> _Your task_
Repeat, exactly and completely, the entries shown underneath.

Stored records:
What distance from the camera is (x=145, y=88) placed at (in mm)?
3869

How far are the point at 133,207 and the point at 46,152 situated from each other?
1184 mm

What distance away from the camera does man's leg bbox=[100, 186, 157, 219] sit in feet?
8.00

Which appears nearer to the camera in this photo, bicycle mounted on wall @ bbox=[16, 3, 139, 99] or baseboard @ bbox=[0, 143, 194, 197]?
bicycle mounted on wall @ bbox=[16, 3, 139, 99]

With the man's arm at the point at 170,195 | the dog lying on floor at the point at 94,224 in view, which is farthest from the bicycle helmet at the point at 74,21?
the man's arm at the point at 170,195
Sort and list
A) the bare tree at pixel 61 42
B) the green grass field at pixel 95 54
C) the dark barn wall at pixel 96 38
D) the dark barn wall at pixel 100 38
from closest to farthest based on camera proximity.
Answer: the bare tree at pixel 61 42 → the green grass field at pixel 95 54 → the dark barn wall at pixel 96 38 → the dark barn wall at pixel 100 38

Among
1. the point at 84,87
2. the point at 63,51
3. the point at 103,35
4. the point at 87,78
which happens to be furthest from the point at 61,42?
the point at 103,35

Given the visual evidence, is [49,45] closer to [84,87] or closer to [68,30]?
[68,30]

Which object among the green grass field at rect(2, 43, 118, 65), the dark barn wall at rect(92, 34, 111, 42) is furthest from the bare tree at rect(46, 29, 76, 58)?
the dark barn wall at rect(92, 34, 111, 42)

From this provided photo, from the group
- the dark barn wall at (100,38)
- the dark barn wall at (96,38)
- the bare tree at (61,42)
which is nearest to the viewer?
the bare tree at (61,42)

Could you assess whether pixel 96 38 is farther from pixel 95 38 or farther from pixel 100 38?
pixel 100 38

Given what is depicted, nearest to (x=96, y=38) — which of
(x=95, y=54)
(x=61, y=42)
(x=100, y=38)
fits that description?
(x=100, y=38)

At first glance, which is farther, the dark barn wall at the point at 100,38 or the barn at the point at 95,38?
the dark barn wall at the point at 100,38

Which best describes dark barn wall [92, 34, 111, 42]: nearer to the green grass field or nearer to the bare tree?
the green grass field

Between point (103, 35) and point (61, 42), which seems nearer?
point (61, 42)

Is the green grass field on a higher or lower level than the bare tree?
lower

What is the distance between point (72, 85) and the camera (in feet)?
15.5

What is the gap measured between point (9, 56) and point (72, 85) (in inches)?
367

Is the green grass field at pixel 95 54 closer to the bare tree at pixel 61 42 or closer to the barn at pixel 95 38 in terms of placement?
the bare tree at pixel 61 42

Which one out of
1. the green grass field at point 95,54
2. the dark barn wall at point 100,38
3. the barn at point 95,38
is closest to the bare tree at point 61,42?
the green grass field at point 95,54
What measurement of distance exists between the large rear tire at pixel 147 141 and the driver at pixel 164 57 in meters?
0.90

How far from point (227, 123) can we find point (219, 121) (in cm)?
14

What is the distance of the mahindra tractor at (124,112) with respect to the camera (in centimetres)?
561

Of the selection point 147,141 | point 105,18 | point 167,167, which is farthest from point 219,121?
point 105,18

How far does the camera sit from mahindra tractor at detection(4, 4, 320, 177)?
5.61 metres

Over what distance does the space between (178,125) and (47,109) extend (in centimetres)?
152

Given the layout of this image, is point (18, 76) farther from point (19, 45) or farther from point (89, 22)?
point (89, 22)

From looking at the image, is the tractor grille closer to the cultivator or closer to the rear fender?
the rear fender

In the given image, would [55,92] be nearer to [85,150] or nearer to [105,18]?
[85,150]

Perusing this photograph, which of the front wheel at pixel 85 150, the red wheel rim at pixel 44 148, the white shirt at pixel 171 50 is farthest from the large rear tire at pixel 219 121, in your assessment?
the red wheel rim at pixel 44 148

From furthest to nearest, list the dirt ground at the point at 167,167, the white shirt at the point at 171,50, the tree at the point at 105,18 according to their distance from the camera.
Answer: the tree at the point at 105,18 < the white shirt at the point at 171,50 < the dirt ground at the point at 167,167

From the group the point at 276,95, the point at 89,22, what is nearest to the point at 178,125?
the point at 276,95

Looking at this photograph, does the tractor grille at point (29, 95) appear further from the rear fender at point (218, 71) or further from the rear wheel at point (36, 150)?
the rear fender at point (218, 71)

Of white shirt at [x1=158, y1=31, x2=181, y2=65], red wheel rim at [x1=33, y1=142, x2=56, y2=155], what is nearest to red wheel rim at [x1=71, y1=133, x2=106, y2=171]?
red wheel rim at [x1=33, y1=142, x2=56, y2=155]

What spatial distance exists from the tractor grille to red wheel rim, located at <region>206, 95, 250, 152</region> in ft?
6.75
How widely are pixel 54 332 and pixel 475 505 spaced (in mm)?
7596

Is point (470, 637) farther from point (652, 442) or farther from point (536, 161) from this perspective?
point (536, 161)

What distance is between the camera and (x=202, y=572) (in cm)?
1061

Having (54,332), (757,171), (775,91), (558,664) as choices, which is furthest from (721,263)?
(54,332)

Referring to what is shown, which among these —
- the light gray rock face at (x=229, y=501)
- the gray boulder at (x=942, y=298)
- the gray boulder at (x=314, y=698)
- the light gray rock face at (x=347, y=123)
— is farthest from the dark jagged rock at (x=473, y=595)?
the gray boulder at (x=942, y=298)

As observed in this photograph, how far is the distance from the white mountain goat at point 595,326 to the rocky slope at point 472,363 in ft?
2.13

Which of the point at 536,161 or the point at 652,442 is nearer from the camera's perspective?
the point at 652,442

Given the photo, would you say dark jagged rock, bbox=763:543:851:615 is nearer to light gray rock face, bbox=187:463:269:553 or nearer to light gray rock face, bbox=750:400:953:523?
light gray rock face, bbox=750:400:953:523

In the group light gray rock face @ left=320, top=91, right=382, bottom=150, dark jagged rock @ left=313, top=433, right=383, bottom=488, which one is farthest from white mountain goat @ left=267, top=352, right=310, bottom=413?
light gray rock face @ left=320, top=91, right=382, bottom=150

> _Written solution_
What distance from the camera is (x=145, y=88) placed at (in mm)?
3869

How far are the point at 133,207 and the point at 46,152 situated from each other?
1184 mm

What distance away from the camera does man's leg bbox=[100, 186, 157, 219] sit in feet?
8.00

Which appears nearer to the camera in this photo, bicycle mounted on wall @ bbox=[16, 3, 139, 99] or baseboard @ bbox=[0, 143, 194, 197]?
bicycle mounted on wall @ bbox=[16, 3, 139, 99]

With the man's arm at the point at 170,195 | the dog lying on floor at the point at 94,224 in view, which is farthest from the bicycle helmet at the point at 74,21?
the man's arm at the point at 170,195
Sort and list
A) the bare tree at pixel 61 42
B) the green grass field at pixel 95 54
C) the dark barn wall at pixel 96 38
D) the dark barn wall at pixel 100 38
from closest to farthest based on camera proximity.
Answer: the bare tree at pixel 61 42 → the green grass field at pixel 95 54 → the dark barn wall at pixel 96 38 → the dark barn wall at pixel 100 38

Among
1. the point at 84,87
2. the point at 63,51
3. the point at 103,35
4. the point at 87,78
which happens to be furthest from the point at 61,42?
the point at 103,35

Given the visual evidence, is [49,45] closer to [84,87] or closer to [68,30]?
[68,30]

Which object among the green grass field at rect(2, 43, 118, 65), the dark barn wall at rect(92, 34, 111, 42) is furthest from the bare tree at rect(46, 29, 76, 58)?
the dark barn wall at rect(92, 34, 111, 42)

From this provided photo, from the group
- the dark barn wall at (100,38)
- the dark barn wall at (96,38)
- the bare tree at (61,42)
which is nearest to the viewer?
the bare tree at (61,42)

Could you assess whether pixel 96 38 is farther from pixel 95 38 or farther from pixel 100 38?
pixel 100 38

Given what is depicted, nearest to (x=96, y=38) — which of
(x=95, y=54)
(x=61, y=42)
(x=100, y=38)
fits that description?
(x=100, y=38)

At first glance, which is farther, the dark barn wall at the point at 100,38 or the barn at the point at 95,38?
the dark barn wall at the point at 100,38

Which best describes dark barn wall [92, 34, 111, 42]: nearer to the green grass field or nearer to the bare tree?
the green grass field

Between point (103, 35) and point (61, 42), which seems nearer?
point (61, 42)

Is the green grass field on a higher or lower level than the bare tree?
lower

What is the distance between point (72, 85) and the camera (in feet)?
15.5

What is the gap measured between point (9, 56) and point (72, 85) (in inches)?
367

Is the green grass field at pixel 95 54 closer to the bare tree at pixel 61 42 or closer to the barn at pixel 95 38 in terms of placement?
the bare tree at pixel 61 42

Which one out of
1. the green grass field at point 95,54
2. the dark barn wall at point 100,38
3. the barn at point 95,38
is closest to the bare tree at point 61,42?
the green grass field at point 95,54
What measurement of distance exists between the large rear tire at pixel 147 141 and the driver at pixel 164 57 in meters?
0.90

How far from point (227, 123) can we find point (219, 121) (in cm)?
14

What is the distance of the mahindra tractor at (124,112) with respect to the camera (in centimetres)?
561

Of the selection point 147,141 | point 105,18 | point 167,167, which is farthest from point 219,121?
point 105,18

How far does the camera sit from mahindra tractor at detection(4, 4, 320, 177)?
5.61 metres

Over what distance does the space between (178,125) and (47,109) extend (in centimetres)?
152

Given the layout of this image, is point (18, 76) farther from point (19, 45) or farther from point (89, 22)?
point (89, 22)

From looking at the image, is the tractor grille closer to the cultivator or closer to the rear fender?
the rear fender

In the given image, would [55,92] be nearer to [85,150] or nearer to [105,18]?
[85,150]

Perusing this photograph, which of the front wheel at pixel 85 150, the red wheel rim at pixel 44 148, the white shirt at pixel 171 50 is farthest from the large rear tire at pixel 219 121, in your assessment?
the red wheel rim at pixel 44 148

From furthest to nearest, list the dirt ground at the point at 167,167, the white shirt at the point at 171,50, the tree at the point at 105,18 according to their distance from the camera.
Answer: the tree at the point at 105,18 < the white shirt at the point at 171,50 < the dirt ground at the point at 167,167

From the group the point at 276,95, the point at 89,22, what is nearest to the point at 178,125?
the point at 276,95

Looking at this photograph, does the tractor grille at point (29, 95) appear further from the rear fender at point (218, 71) or further from the rear wheel at point (36, 150)?
the rear fender at point (218, 71)

Of white shirt at [x1=158, y1=31, x2=181, y2=65], red wheel rim at [x1=33, y1=142, x2=56, y2=155], what is nearest to red wheel rim at [x1=71, y1=133, x2=106, y2=171]?
red wheel rim at [x1=33, y1=142, x2=56, y2=155]

What spatial distance exists from the tractor grille to red wheel rim, located at <region>206, 95, 250, 152</region> in ft?
6.75
How widely are pixel 54 332 and pixel 475 505 spaced (in mm)?
7596

Is point (470, 637) farther from point (652, 442) or farther from point (536, 161) from this perspective?
point (536, 161)

What distance is between the camera and (x=202, y=572) (in cm)?
1061

Having (54,332), (757,171), (775,91), (558,664) as choices, which is furthest from (721,263)?
(54,332)

Referring to what is shown, which among these —
- the light gray rock face at (x=229, y=501)
- the gray boulder at (x=942, y=298)
- the gray boulder at (x=314, y=698)
- the light gray rock face at (x=347, y=123)
— is farthest from the dark jagged rock at (x=473, y=595)?
the gray boulder at (x=942, y=298)

As observed in this photograph, how far is the distance from the white mountain goat at point 595,326 to the rocky slope at point 472,363 in ft?
2.13

Which of the point at 536,161 or the point at 652,442 is nearer from the camera's perspective?
the point at 652,442

Given the photo, would you say dark jagged rock, bbox=763:543:851:615 is nearer to light gray rock face, bbox=187:463:269:553 or nearer to light gray rock face, bbox=750:400:953:523?
light gray rock face, bbox=750:400:953:523

In the group light gray rock face @ left=320, top=91, right=382, bottom=150, dark jagged rock @ left=313, top=433, right=383, bottom=488, which one is farthest from white mountain goat @ left=267, top=352, right=310, bottom=413?
light gray rock face @ left=320, top=91, right=382, bottom=150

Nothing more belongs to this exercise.